Jalan Rusak, Warga Galang Tanda Tangan

Pengendara sepeda motor melewati Jalan Residence Raya di Kelurahan Debong Kulon, Kecamatan Tegal Selatan, Kota Tegal yang kondisinya rusak parah. (suaramerdeka.com/Wawan Hudiyanto)
Pengendara sepeda motor melewati Jalan Residence Raya di Kelurahan Debong Kulon, Kecamatan Tegal Selatan, Kota Tegal yang kondisinya rusak parah. (suaramerdeka.com/Wawan Hudiyanto)

TEGAL, suaramerdeka.com – Setelah berulang kali mengajukan perbaikan jalan yang rusak tidak mendapat respons Pemkot, warga di Perumahan Tegal Residence, Kelurahan Debong Kulon, Kecamatan Tegal Selatan, Kota Tegal menggalang tanda tangan mendesak Pemkot Tegal segera memperbaiki Jalan Residence Raya.

Kondisi jalan yang selama ini rusak parah dan sebagian belum beraspal, tak kunjung dilakukan perbaikan.  "Kami sudah berulangkali mengusulkan agar jalan segera dilakukan perbaikan oleh pengembang atau pun Pemkot Tegal.

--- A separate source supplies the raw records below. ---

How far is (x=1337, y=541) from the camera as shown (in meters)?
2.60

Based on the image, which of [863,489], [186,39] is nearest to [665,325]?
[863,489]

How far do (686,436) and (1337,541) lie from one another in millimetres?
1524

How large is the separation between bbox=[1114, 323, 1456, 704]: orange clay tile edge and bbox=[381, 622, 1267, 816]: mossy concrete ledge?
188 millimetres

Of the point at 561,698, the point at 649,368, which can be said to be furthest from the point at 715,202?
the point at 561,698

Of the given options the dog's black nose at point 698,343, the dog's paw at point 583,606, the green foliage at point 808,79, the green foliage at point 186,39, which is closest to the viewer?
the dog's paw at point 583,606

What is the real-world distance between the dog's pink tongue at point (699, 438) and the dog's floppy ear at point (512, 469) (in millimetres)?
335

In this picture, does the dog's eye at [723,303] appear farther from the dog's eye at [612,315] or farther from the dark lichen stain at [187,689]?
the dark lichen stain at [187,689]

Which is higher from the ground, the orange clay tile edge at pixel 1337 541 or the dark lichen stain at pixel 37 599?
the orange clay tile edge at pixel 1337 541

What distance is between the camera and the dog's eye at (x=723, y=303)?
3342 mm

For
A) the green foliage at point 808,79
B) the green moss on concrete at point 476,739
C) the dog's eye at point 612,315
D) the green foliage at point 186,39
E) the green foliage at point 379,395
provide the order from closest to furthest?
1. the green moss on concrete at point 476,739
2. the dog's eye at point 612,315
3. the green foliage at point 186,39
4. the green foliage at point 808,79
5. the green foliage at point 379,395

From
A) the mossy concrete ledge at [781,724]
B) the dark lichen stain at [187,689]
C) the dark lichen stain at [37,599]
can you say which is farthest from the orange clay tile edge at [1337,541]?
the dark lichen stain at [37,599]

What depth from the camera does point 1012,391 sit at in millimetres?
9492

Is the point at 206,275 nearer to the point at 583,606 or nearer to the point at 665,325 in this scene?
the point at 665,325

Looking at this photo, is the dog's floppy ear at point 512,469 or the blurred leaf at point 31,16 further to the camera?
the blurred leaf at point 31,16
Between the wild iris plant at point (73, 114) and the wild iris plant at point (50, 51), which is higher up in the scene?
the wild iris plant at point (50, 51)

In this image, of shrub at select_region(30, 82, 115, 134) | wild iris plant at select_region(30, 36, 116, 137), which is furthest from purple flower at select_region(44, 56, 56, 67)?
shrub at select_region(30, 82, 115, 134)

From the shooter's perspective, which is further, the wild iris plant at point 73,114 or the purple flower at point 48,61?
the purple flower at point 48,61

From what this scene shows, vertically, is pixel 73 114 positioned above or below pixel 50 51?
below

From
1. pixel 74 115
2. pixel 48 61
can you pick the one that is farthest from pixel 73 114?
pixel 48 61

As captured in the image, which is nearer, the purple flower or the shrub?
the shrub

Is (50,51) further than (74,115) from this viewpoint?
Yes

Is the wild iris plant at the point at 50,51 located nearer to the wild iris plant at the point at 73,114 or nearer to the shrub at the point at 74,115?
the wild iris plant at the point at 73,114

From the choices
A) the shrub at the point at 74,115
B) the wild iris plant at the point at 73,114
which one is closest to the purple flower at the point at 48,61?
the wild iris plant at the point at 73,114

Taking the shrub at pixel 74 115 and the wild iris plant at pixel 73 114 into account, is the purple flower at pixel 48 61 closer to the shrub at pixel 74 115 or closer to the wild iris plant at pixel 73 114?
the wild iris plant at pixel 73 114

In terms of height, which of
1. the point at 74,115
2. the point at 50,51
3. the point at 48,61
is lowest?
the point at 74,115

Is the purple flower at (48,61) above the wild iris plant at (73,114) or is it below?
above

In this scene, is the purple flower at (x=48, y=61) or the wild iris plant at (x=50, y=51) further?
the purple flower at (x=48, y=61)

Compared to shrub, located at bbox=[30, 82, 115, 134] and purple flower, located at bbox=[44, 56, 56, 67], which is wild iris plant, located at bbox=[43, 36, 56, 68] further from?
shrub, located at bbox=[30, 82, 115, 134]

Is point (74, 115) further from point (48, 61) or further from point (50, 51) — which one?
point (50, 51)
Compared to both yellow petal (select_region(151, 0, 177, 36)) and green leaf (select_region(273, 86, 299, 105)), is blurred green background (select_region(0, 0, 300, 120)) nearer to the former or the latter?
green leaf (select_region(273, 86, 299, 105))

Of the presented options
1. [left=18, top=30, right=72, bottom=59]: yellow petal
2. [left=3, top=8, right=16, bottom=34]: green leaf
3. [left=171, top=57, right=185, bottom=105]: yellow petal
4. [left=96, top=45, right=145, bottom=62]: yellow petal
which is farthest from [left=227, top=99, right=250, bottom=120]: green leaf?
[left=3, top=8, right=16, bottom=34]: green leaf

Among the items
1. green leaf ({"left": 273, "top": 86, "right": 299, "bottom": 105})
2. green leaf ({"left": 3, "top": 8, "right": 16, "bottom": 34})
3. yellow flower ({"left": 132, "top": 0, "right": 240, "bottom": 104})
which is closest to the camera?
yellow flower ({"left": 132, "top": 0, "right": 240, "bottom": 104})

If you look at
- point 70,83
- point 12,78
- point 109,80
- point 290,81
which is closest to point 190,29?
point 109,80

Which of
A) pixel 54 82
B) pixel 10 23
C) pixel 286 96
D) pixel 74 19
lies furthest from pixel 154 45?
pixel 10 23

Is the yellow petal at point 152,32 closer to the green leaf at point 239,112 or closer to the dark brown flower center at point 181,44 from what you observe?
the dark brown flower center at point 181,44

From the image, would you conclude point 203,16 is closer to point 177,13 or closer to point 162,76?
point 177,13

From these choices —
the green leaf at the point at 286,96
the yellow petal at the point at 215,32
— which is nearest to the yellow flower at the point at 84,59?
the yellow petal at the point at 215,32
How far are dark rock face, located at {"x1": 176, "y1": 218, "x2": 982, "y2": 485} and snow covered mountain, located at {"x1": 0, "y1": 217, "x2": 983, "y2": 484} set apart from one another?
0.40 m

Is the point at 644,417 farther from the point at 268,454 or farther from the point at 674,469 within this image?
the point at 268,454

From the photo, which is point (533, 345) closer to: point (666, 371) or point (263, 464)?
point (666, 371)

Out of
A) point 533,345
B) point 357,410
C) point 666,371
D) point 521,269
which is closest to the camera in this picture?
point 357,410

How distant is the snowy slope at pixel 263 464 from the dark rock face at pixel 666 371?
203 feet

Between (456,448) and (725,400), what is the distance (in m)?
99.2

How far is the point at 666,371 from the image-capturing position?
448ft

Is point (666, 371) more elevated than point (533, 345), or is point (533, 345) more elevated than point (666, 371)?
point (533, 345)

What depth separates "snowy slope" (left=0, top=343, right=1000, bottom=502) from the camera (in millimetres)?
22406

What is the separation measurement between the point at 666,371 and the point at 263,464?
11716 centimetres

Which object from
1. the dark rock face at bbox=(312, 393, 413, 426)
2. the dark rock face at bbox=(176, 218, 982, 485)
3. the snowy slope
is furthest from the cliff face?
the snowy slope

Namun sampai sekarang belum direalisasikan," tegas Ketua RW 04, Kelurahan Debong Kulon, Darsono.

Menurut dia, akibat kerusakan jalan dan sebagian ruas jalan juga belum diaspal, aktivitas masyarakat sering terganggu. Apalagi, saat musim penghujan, jalan selalu tergenang banjir karena saluran air meluap. Selain perbaikan jalan, warga berharap Pemkot menormalisasi saluran dan membuat saluran pembuangan agar air bisa mengalir lancar.

Perwakilan warga Perumahan Tegal Residence, Siwi Nurbiajanti menambahkan, Jalan Residence Raya merupakan jalan penghubung antara Jalan Si Untung dan Jalan Gatot Subroto yang sering dilewati warga.

Warga berharap agar jalan tersebut bisa segera diaspal. Sehingga aktivitas warga berjalan lancar. "Melalui penggalangan tanda tangan ini, kami akan melayangkan surat resmi ke DPRD dan Pemkot Tegal sebagai upaya permohonan untuk segera dilakukan pengaspalan," tegasnya.  

Sebelumnya Wakil Ketua DPRD, Anshori Faqih, menyarankan agar warga mengajukan surat permohonan pengaspalan sebagai dasar dari DPRD dalam pembahasan anggaran. "Kami akan memperjuangkan aspirasi warga untuk pengaspalan dan diusahakan bisa masuk dalam pembahasan anggaran perubahan tahun 2018 atau dimasukan dalam anggaran murni tahun 2019," tandasnya.